Financial experts advise that retirees will need 80 to 100 % of their pre-retirement income to live comfortably. How can you start making smart investments in your future?
To understand how your investment can grow, you need to have a basic understanding of compounding interest and the Rule of 72. When you understand these factors, it’s easy to see why it pays to start saving early. Even small contributions add up over time.
Two acronyms to know are APR and APY. APR stands for Annual Percentage Rate. APY stands for Annual Percentage Yield. APY refers to compounding — how interest accrues on your investment — so that percentage will always be higher than the APR. When you compare investments, make sure you’re comparing APY to APY.
You can also get a quick estimate of your IRA’s earning power with the Rule of 72. Divide 72 by the interest percentage to calculate how long it will take compounding interest to double your original investment.

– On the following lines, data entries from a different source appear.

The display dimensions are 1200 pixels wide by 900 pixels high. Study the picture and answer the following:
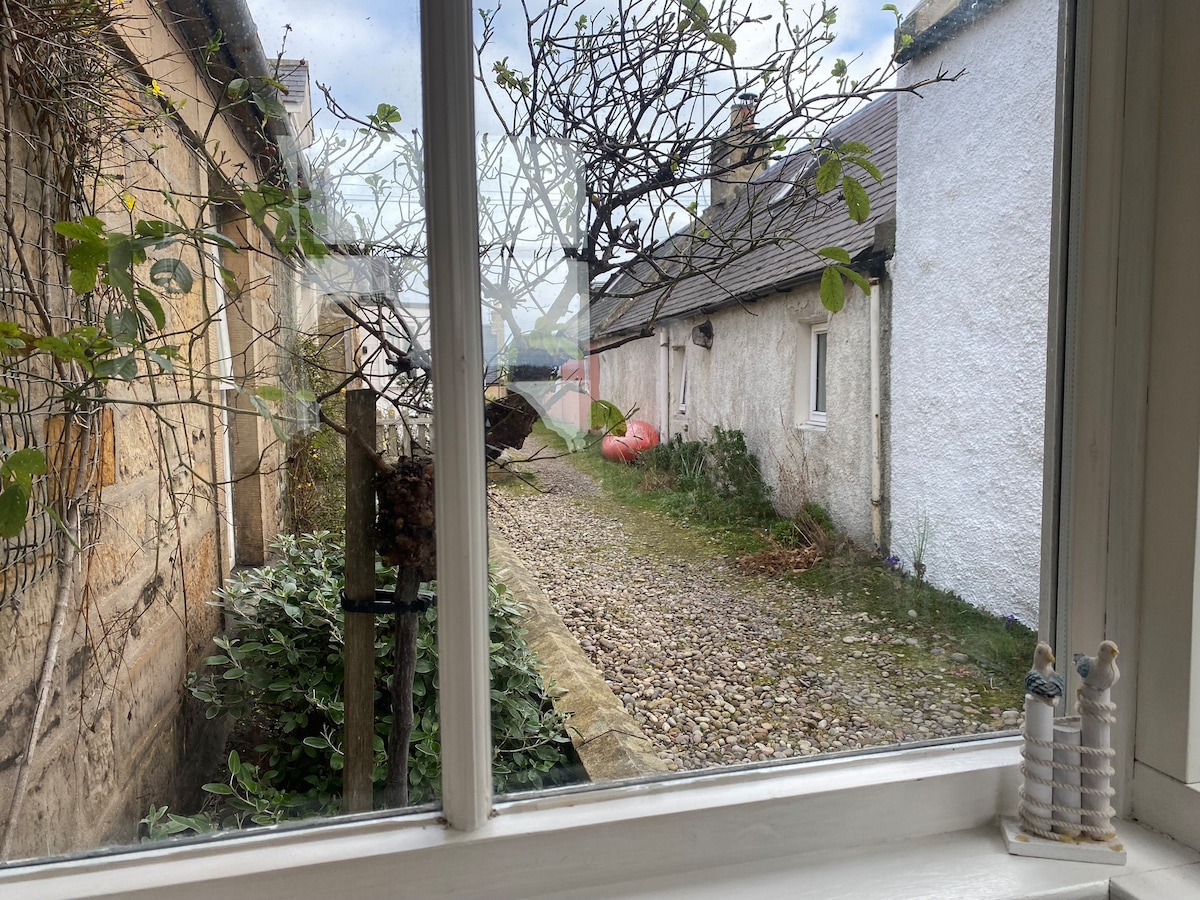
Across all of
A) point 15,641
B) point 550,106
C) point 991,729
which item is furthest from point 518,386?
point 991,729

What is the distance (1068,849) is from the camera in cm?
71

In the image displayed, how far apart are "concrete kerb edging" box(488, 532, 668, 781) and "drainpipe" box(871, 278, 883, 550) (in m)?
0.37

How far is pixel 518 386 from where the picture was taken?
2.39ft

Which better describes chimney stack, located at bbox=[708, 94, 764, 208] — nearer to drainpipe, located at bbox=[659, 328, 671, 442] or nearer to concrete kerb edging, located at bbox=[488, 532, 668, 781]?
drainpipe, located at bbox=[659, 328, 671, 442]

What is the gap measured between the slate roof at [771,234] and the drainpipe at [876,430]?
61mm

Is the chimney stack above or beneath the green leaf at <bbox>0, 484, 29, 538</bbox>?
A: above

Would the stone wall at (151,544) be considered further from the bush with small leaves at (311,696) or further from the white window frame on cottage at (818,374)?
the white window frame on cottage at (818,374)

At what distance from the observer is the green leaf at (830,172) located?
2.61ft

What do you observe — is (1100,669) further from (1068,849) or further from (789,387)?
(789,387)

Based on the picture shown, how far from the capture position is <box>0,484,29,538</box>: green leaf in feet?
2.03

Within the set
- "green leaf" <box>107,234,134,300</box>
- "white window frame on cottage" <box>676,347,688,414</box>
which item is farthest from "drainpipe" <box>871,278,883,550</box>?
"green leaf" <box>107,234,134,300</box>

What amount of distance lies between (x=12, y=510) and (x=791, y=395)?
2.57ft

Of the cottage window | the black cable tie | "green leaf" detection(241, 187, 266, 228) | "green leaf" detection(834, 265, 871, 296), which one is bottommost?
the black cable tie

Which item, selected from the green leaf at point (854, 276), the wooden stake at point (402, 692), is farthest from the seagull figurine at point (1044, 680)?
the wooden stake at point (402, 692)
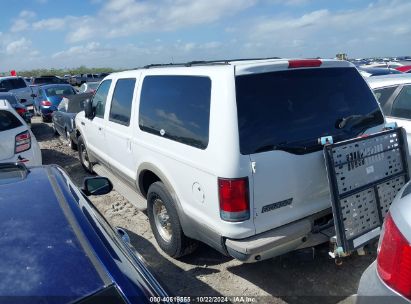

Finally, remember that if you’re saving for retirement – and everyone should be – your first move should be debt reduction. This frees up money for other moves you can make and lessens the amount of money you pay to others, instead of yourself, each month.
Whether your major debts are larger or smaller, think of the progress you could make by devoting thousands of dollars you pay to others to yourself. Say you direct $3,000 you would otherwise pay to creditors during a year into an investment account returning 6 percent. If you do this for 10 consecutive years, you’re looking at $47,287, not $30,000. That’s what compound interest – the best kind of interest – can do for you financially.
Over time, compounding makes the money you save work harder for you — and that’s what investing is all about.